Snowflake account managers can use the Snowflake connector to directly connect their Snowflake account to Akkio, making it easier than ever to build and deploy AI models on Snowflake data.
To connect your Snowflake account, you simply need to select Snowflake in the primary input step when creating a new flow.
If you don’t already have a Snowflake account, you can sign up for a Snowflake Free Trial. After signing up for Snowflake, you get a custom Snowflake URL. Simply paste in the snippet that comes before “snowflakecomputing.com,” as seen below.
Then, in Snowflake, you’ll want to ensure that your account role is set to ACCOUNTADMIN.
Next, you’ll want to enter any databases you want to give Akkio read access to in your Snowflake account. Multiple database names should be separated by commas.
Now, Akkio will give you a code snippet to paste into Snowflake.
In Snowflake, you’ll first paste in the code, then check the box that says “All Queries,” and then hit “Run.” At the bottom of the page, you’ll get a JSON Blob with OAUTH_CLIENT_ID and OAUTH_CLIENT_SECRET.
Note: We default to using the data warehouse
COMPUTE_WH. The default snippet will provision that warehouse to the new Akkio user.
The final step looks like the below. After pasting in the aforementioned JSON blob (with OAUTH_CLIENT_ID and OAUTH_CLIENT_SECRET), click “Finish.”
You’ll then be automatically taken to a Snowflake page to verify your integration. Simply click “Allow,” and you’re done!
From here, you can create an Akkio flow in the same way you would with any other data source. Simply select your Snowflake dataset, and you can either merge with additional data, or go straight to modeling and deployment.
For this example, we’ll use a restaurant review dataset that’s located on Snowflake, which has just two columns: “Reviews,” which are strings of restaurant reviews, and “Liked,” the binary column of “0” or “1” that we’re trying to predict. Since we’ve integrated Snowflake, we can simply search for and select this dataset.

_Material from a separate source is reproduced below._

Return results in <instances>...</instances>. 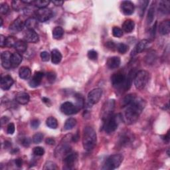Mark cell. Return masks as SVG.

Again, we can make predictions in the same way now as any other flow. Let’s hit “Add Step” and then the “Liked” column to predict whether a review has positive or negative sentiment.
In seconds, we’ll have a highly accurate model to predict restaurant review sentiment.
Finally, we can deploy our model in virtually any environment. Since we’ve already integrated with Snowflake, let’s deploy our model back to Snowflake. What this means is that we can automatically make predictions on new data in Snowflake. Simply hit “Add Step,” and then select Snowflake in the “Outputs” section.
The final step is to simply fill out the deployment settings, and ensure that the fields are mapped correctly to the new data. That’s it! When you’re done, you can hit “Show Preview” and “Deploy.”